И все-таки не стану отрицать, что, проведя много счастливых лет рядом с Дирекцией и их порой очень сомнительными друзьями, я пришел к некоторым важным заключениям относительно этого зверя на двух ногах. Случались моменты, когда мне удавалось проникнуть в самую суть их натуры, что смогли бы сделать и вы, если бы, подобно мне, умели наблюдать, молчать и слушать. Поучительные события застревают в памяти и складываются в копилку мудрости. Взять, к примеру, день, когда я узнал о святости человеческих детенышей.
Дело было после обеда, в тот чреватый опасностями час, когда сидящих за столом так и тянет отпускать нескромные замечания или даже — in vino veritas — резать правду. На следующий день они об этом жалеют, и тогда начинаются звонки с извинениями, но, к счастью, уже поздно.
В тот вечер наш дом осчастливила своим присутствием Мать Всего Сущего. У нее было трое детей, и она ни на минутку не позволяла присутствующим забыть об этом: фотографии деток — к коктейлю, рассказы об их успехах в освоении слюнявчиков и погремушек — к первому блюду, а за этим длинное повествование с огромным количеством ненужных подробностей о последних прорезавшихся зубках и достижениях в области физиологических отправлений. Я и то выносил все это с трудом, хотя в то время ничего не ел, а уж бедные гости с видимым трудом запихивали в себя жареную баранину. Наконец закончив с последними известиями, она выдвинула оскорбительную теорию о том, что собаки заменяют некоторым людям детей. Мысль глубоко ошибочная и даже бестактная, но далеко не новая, и потому я полагал, что никто и внимания на нее не обратит.
Однако я не учел того эффекта, который ее монолог произведет на Второго. Кажется, я уже упоминал, что из состояния послеобеденной мечтательности его может вывести только событие, по масштабу близкое к землетрясению, но на этот раз он почему-то проснулся, навострил уши и показал зубы, то есть дал глупой мамаше достойный отпор. Суть его сводилась к тому, что в нашу эпоху перенаселенности многие пары живут в маленьких квартирках, где им не разрешают держать собаку. От безысходности они заводят себе либо волнистого попугайчика, либо младенца — в зависимости от размера свободной площади. Таким образом, можно с равным успехом утверждать, что дети заменяют некоторым людям собак. Не хотите ли еще выпить?
Второй уже неоднократно наживал себе неприятности по причине чересчур фривольного отношения к священным коровам, но столь драматичной реакции мне еще никогда не доводилось видеть. Дрожа от возмущения наподобие бланманже, Мать Всего Сущего вперила в него свирепый взгляд.

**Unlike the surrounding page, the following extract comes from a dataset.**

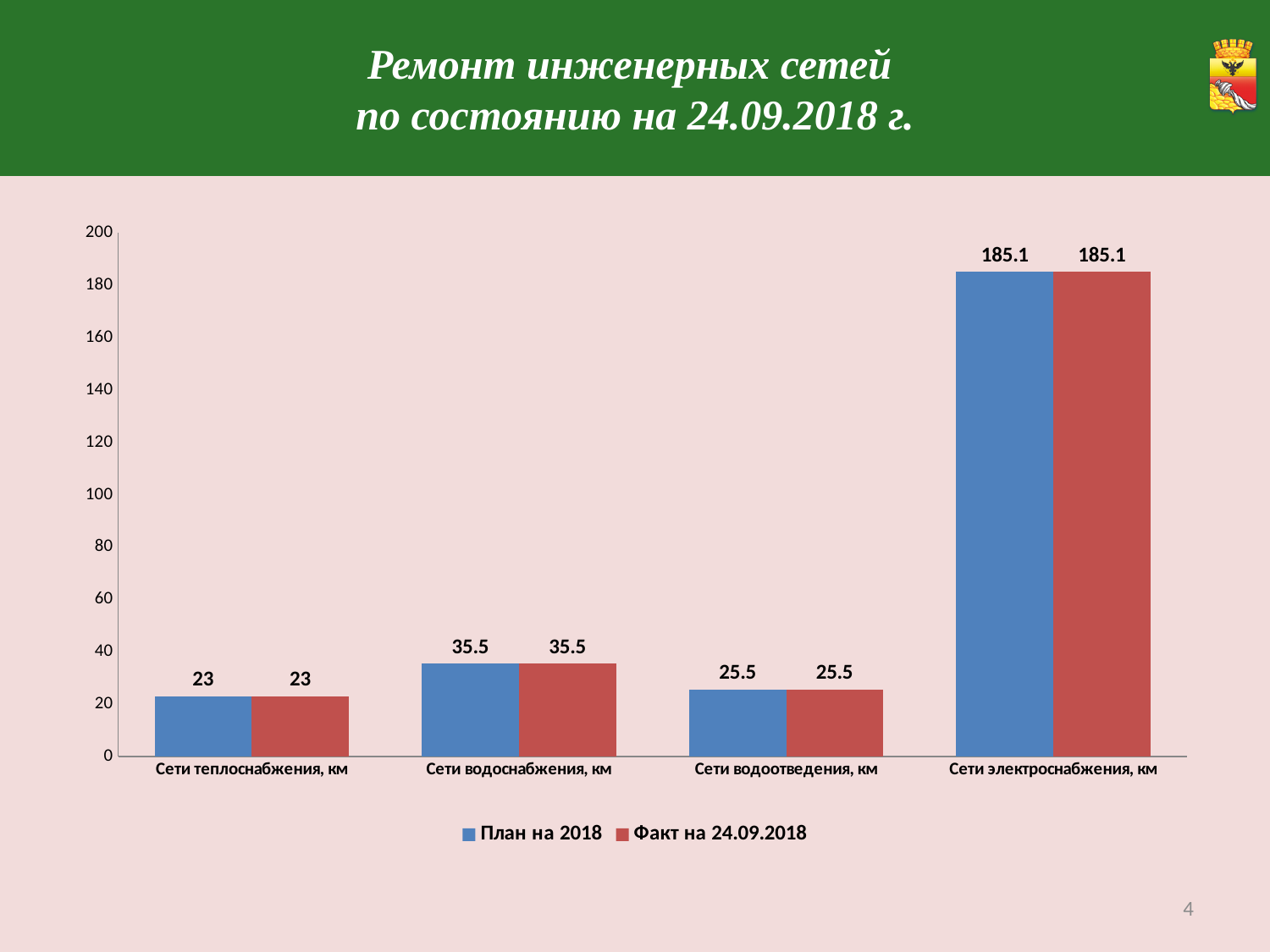
What is the value of 'Факт на 24.09.2018' for 'Сети водоотведения, км'? 25.5 Is the 'Факт на 24.09.2018' value for 'Сети электроснабжения, км' greater or less than 160? greater What is the difference between the 'План на 2018' values for 'Сети водоснабжения, км' and 'Сети водоотведения, км'? 10 Which category has the highest value for 'План на 2018'? Сети электроснабжения, км How many series does the legend list? 2 What is the value of 'План на 2018' for 'Сети теплоснабжения, км'? 23 How many categories are shown on the x axis? 4 What kind of chart is shown on the slide? bar chart What is the value of 'Факт на 24.09.2018' for 'Сети водоснабжения, км'? 35.5 Which is larger: the 'План на 2018' value for 'Сети водоснабжения, км' or for 'Сети теплоснабжения, км'? Сети водоснабжения, км Which category has the lowest value for 'Факт на 24.09.2018'? Сети теплоснабжения, км What is the value of 'План на 2018' for 'Сети электроснабжения, км'? 185.1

— Это возмутительно! — прошипела она. — Вы что же, сравниваете моего маленького Томми с волнистым попугайчиком?
Над столом повисло тяжелое молчание — все с волнением ждали, как Второй станет выкарабкиваться из неловкой ситуации. Но в него в тот вечер словно черт вселился.
— А почему бы и нет? — спросил он, явно не собираясь идти на примирение. — Оба маленькие. Оба производят много шума. Оба разбрасывают вокруг себя пищу. И оба совершенно не управляют своим кишечником.
Все это, разумеется, было чистой правдой, но матерям такое говорить не рекомендуется. На этом обед и закончился. Оскорбленная сторона швырнула на пол свою салфетку, схватила в охапку семейный альбом и (упруга и гордо удалилась в ночь, громко клянясь, что больше никогда в жизни не заговорит с этим ужасным человеком, который не уважает материнства.
Ну и слава богу, с облегчением вздохнул Второй и в наказание был немедленно сослан на кухню.
Я затаился под столом. Вся эта сцена доставила мне огромное удовольствие, но демонстрировать свое ликование чересчур откровенно не стоило.